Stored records
|---|
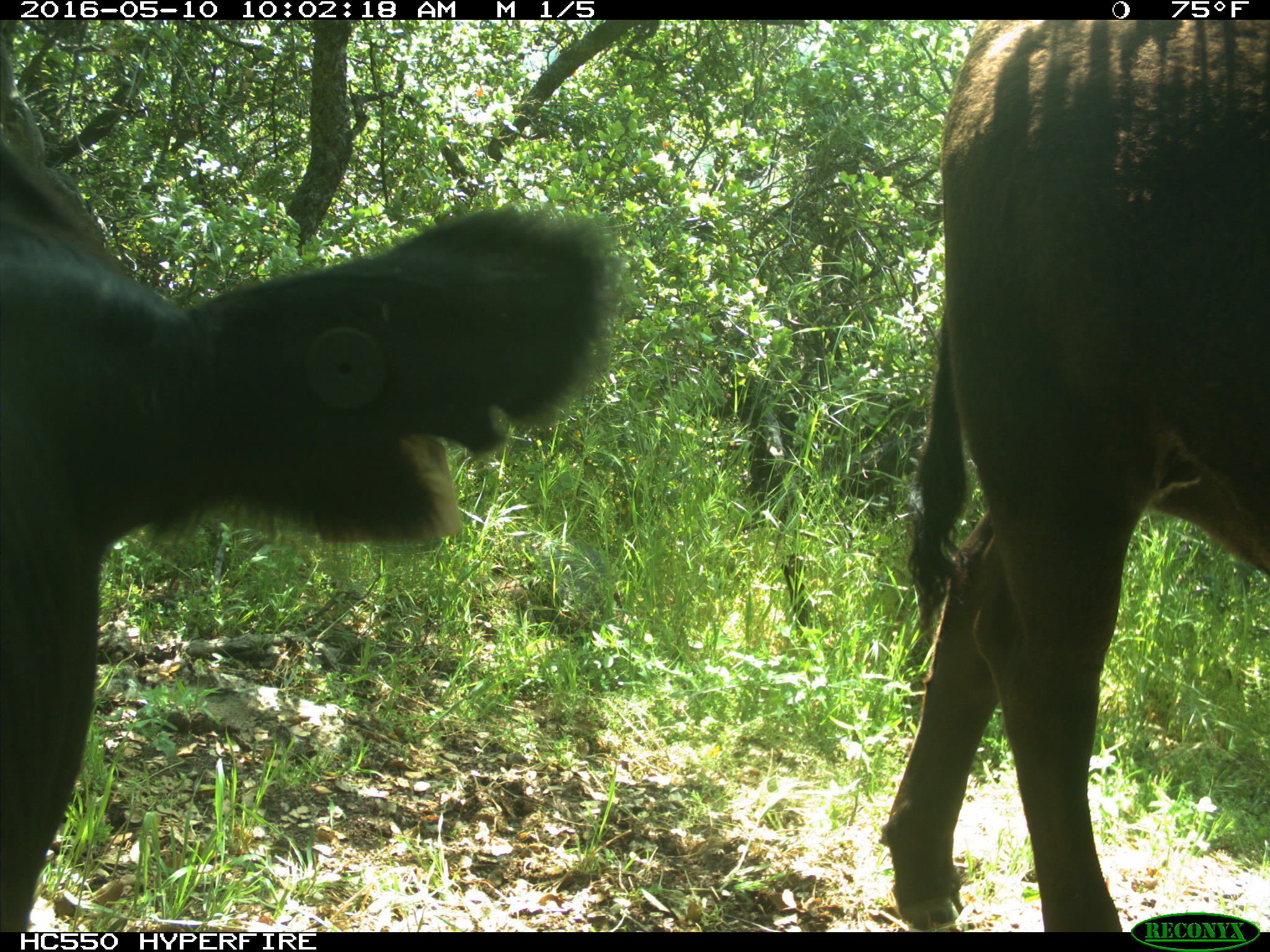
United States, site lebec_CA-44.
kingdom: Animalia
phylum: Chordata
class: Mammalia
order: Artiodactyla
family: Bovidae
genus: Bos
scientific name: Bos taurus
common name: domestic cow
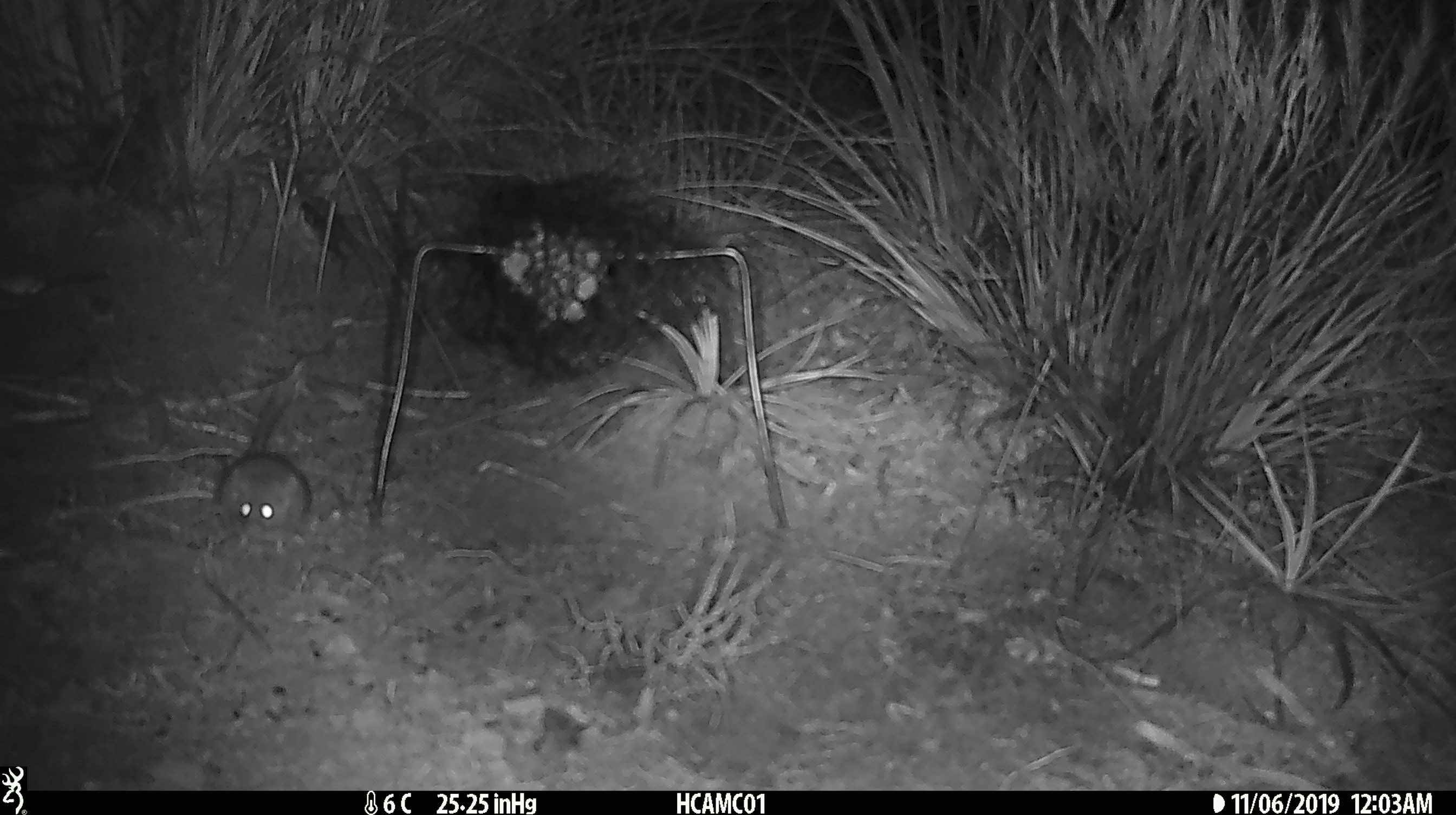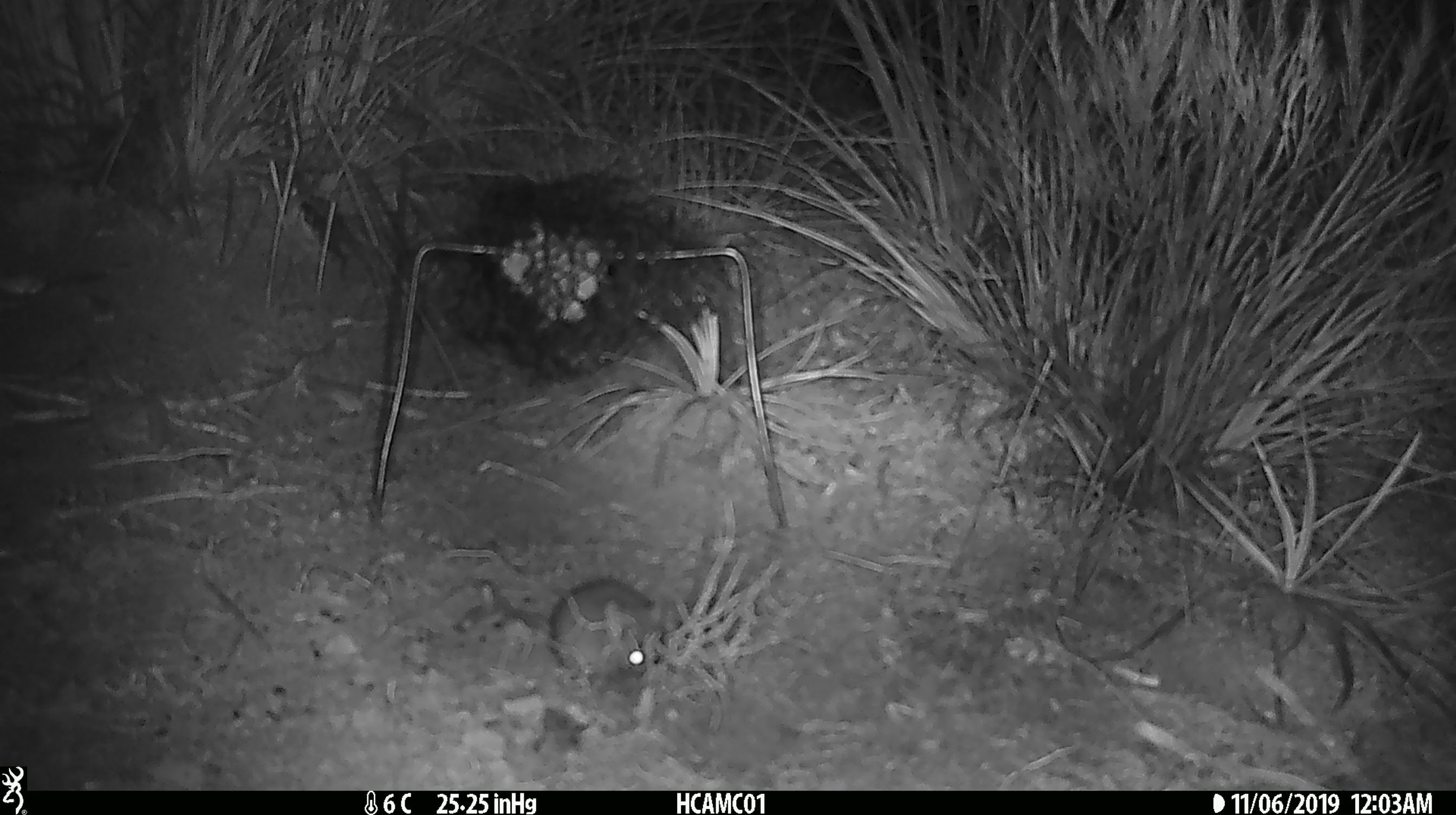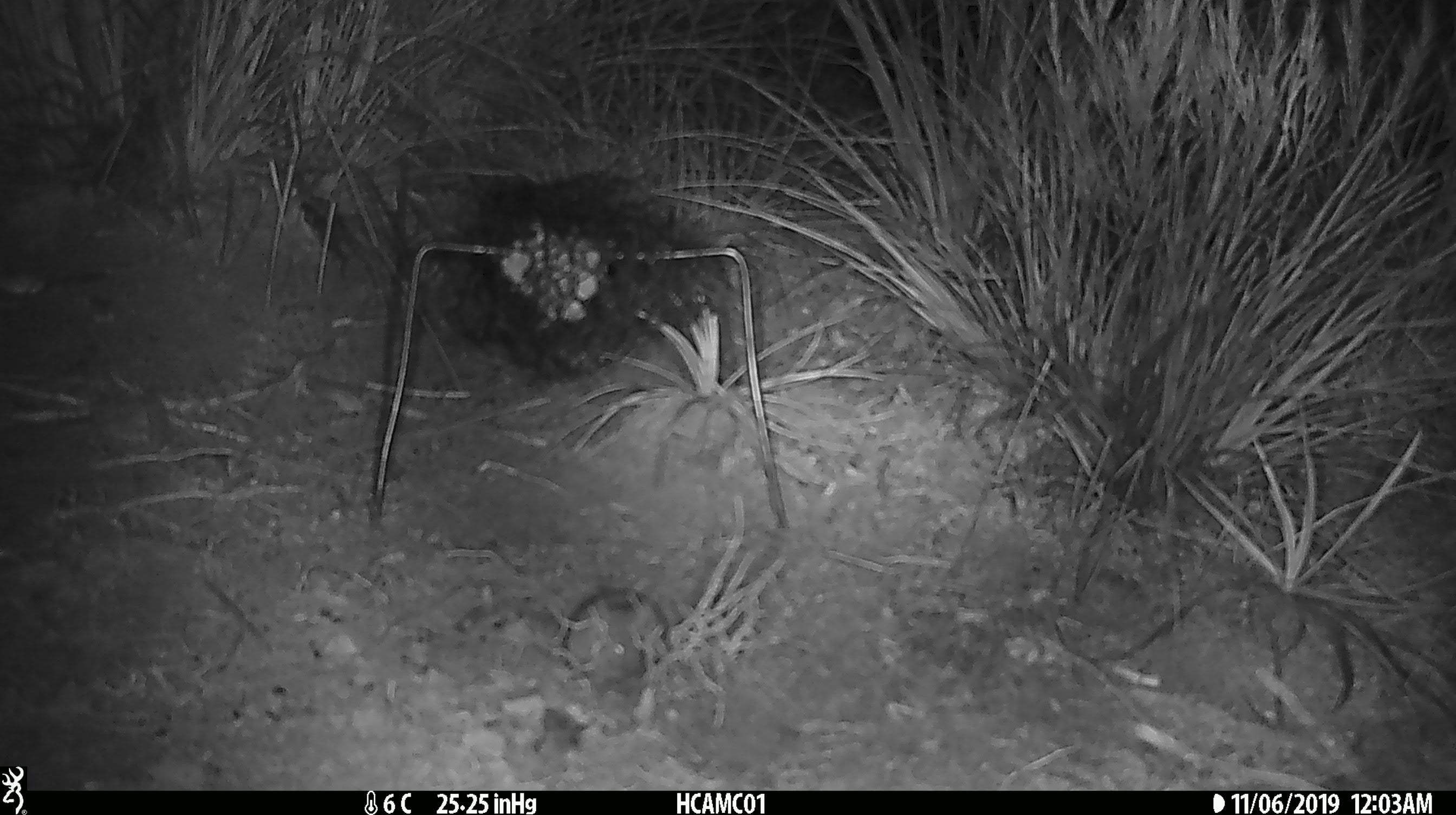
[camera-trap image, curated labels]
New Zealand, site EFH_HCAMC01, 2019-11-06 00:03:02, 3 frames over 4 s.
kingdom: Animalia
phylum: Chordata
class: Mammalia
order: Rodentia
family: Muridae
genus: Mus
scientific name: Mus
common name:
|---|
WHAT YOU HAVE TO DO =>
Find the line holding "scientific name: Bos taurus" in the data above. Retype it and every later line exactly, through the end, but not the pictures.

TASK RESPONSE =>
scientific name: Bos taurus
common name: domestic cow
[camera-trap image, curated labels]
New Zealand, site EFH_HCAMC01, 2019-11-06 00:03:02, 3 frames over 4 s.
kingdom: Animalia
phylum: Chordata
class: Mammalia
order: Rodentia
family: Muridae
genus: Mus
scientific name: Mus
common name:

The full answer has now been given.